I’m telling you, when your platform moments come, you must back away. Your twisted thoughts will deny your infinite worth as a human being, your ineffable value to the world, to the universe, to those who love you – to us, to me. At those moments – if they come at all, God forbid, and if they do, let them be few – hear my words, let my words ring in your head: Your life is worth living; you will get through this; and don’t you dare, don’t you dare do anything to snuff it out. Don’t you dare.

Back away, and let the metal carnage pass. If I can do it, so can you. We can both refuse annihilation this day, this day! Alleluia.

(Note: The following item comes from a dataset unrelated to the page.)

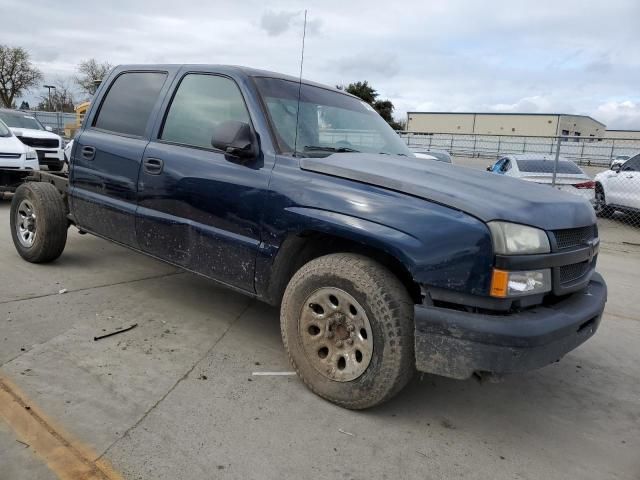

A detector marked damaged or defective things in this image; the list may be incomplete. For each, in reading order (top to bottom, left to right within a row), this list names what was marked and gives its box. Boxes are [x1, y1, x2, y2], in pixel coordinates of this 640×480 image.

For immediate help, call the Lifeline at 1-800-273-8255. A version of this reflection appeared on Catholic Exchange.

Leave a comment


  1. Jana Widmeyer

     /  April 16, 2017

    Wow. Been there. Saved by God’s grace. Happy Easter.

    On Apr 16, 2017 3:49 PM, “One Thousand Words a Week” wrote:

    > Rick Becker posted: ” Look, here’s a true story. It’s a bit raw, but maybe > it’ll help. I was living in Chicago when I got depressed. Not the bluesy > kind of depressed, but the heavy, can’t-shake-it, “drenched wool blanket > draped over your thoughts around the clock” kind ” >

    Liked by 1 person

  2. Antony J Retnam

     /  April 17, 2017

    I had the same problem, I was the second year novice in the Svd noviciate, used to feel lonely and used to go to the deep forests at midnights to cry or to pray but since I used to end those in the chapel around 4am my novice master Fr Lynch thought I was a Sait? He did not allow me to leave the seminar, but I got a sp director in Poona and managed to justify my leaving the priesthood! It’s now 47 years, I still feel my leaving pain! Where is the will of God in me, except that I pray for seminarians, church, world peace, children and adults, world sinners etc etc? Something tells me I did wrong in leaving priesthood pls advice?
    Antony J Retnam


  3. Maria

     /  April 17, 2017

    Thank you.


  4. Marie

     /  April 18, 2017

    Antony, I really follow what you mean by “my novice master did not allow me to leave.” That statement doesn’t make sense to me. What exactly do you mean your novice master would not allow you to leave, did he physically compel you to stay with the order? Lock you up incommunicado or something? If all he did was tell you he thought you should stay, and you ran with that advice, that’s not the same as “not allowing you to leave.” That’s you making a decision that was influenced by his input.

    In fact even if he used words like “under religious obedience I’m telling you not to leave,” that still wouldn’t bind you to stay because the whole point of having canonical stages of formation is to have a period of time (ie novitiate) where the individual freely discerns whether to stay or go. Until you make final vows, no one has authority to order you to stay if you don’t want to. That’s canon law. So even if he did in some way “order” or “command” you to stay, you could have – with no sin whatsoever – just decided it wasn’t a good fit and left, since there’s no sin in disobeying an order which is outside the scope of someone’s authority to give.


  5. Marie

     /  April 18, 2017

    Sorry, that was a typo in first line. Should say “don’t really follow.”